MBAM: moins d'argent, mais plus de projets


Édition du 22 Mars 2014

MBAM: moins d'argent, mais plus de projets


Édition du 22 Mars 2014

Nathalie Bondil, directrice et conservatrice en chef du Musée des beaux-arts de Montréal (MBAM)

Dans un monde «normal», les organisations sans but lucratif limitent leurs projets lorsque les subventions diminuent. Mais pas dans l'univers de Nathalie Bondil. Même si les subventions au Musée des beaux-arts de Montréal (MBAM) sont gelées depuis 1995, la directrice et conservatrice en chef déborde de projets.

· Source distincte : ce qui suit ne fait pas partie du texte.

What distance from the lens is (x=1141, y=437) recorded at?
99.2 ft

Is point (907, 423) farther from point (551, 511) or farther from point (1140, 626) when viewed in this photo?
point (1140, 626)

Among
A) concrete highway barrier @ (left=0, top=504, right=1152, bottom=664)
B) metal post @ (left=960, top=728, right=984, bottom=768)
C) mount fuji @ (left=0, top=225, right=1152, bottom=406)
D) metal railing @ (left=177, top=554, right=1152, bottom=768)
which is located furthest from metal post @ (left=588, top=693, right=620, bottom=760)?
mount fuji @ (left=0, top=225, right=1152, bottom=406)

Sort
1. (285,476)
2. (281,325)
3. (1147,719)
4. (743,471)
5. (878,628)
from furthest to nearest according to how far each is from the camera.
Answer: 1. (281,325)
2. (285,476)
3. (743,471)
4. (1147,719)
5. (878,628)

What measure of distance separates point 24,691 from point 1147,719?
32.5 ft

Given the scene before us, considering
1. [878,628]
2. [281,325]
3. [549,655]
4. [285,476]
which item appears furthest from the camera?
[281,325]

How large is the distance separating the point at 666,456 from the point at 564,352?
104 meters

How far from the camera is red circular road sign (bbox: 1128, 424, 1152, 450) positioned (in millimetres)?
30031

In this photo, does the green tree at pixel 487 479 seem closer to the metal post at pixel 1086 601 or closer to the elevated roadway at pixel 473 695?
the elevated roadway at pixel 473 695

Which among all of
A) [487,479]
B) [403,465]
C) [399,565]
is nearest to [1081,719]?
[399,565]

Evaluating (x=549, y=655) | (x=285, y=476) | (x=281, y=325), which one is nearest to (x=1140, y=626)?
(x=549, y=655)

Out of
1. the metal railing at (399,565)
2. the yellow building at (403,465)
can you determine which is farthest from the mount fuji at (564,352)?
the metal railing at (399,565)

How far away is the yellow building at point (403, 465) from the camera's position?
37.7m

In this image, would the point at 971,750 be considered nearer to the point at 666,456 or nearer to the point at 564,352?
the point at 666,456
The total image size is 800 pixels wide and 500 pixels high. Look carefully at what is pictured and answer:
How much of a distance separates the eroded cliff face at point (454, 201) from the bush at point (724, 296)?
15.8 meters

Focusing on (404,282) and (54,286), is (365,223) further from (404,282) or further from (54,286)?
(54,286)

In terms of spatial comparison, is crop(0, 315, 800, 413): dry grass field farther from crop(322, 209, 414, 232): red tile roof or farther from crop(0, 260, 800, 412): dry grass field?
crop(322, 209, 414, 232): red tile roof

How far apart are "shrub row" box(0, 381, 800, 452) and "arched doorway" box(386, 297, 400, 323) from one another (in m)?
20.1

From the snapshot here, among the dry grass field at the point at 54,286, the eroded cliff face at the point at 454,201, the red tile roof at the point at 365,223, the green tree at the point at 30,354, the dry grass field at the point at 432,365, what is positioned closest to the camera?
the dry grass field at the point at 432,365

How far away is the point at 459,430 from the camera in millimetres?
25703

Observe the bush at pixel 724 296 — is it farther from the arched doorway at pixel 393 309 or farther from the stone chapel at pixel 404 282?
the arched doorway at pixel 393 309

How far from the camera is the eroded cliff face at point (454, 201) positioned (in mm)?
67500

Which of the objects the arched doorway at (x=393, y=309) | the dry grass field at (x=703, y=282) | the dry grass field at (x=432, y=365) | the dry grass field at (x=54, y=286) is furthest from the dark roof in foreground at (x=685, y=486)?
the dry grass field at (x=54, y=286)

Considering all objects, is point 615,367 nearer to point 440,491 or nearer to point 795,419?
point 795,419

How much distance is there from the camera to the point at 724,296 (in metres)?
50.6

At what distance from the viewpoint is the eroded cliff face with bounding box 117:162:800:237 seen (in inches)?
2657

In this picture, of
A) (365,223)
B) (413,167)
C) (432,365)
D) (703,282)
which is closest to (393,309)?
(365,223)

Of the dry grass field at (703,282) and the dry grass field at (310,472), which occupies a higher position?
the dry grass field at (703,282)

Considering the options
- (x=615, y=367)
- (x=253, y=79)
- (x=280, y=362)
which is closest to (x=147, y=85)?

Il faut dire que sa clientèle en redemande. «En janvier 2011, le Musée des beaux-arts de Montréal comptait 36 000 abonnements ; nous sommes rendus à 87 000», affirme Mme Bondil.

Après le pavillon Bourgie, en 2011, le MBAM connaîtra une autre expansion avec l'ouverture en 2017 du pavillon Hornstein (grâce à un don évalué à environ 75 M $). Comme le dit Mme Bondil, deux expansions en six ans dans une économie morose, «c'est énorme !» Et en 2014, le MBAM devrait atteindre pour la première fois son million de visiteurs annuels ; il y en a eu 600 000 en 2010.

Dans un contexte où les finances publiques sont sous haute surveillance, cette croissance rapide pose tout un défi. Sans parler des frais d'exploitation qui ne cessent d'augmenter. Par exemple, si le MBAM a reçu une aide généreuse pour construire les nouveaux pavillons Bourgie et Hornstein, aucune subvention récurrente ne couvrira leur exploitation. À lui seul, faire rouler le pavillon Hornstein coûtera de 800 000 $ à 1 M$ par année. «En 1995, rappelle Mme Bondil, le musée employait 100 personnes de plus.»

Malgré tout, le niveau d'autofinancement du musée a été haussé de 45-50 %, il y a 10 ans, à 50-55 % cette année.

L'obligation d'exporter

Dans cet exploit, les expositions comptent pour beaucoup : les expositions au MBAM et celles dont il est l'organisateur concepteur et qui sont «vendues» à d'autres musées dans le monde.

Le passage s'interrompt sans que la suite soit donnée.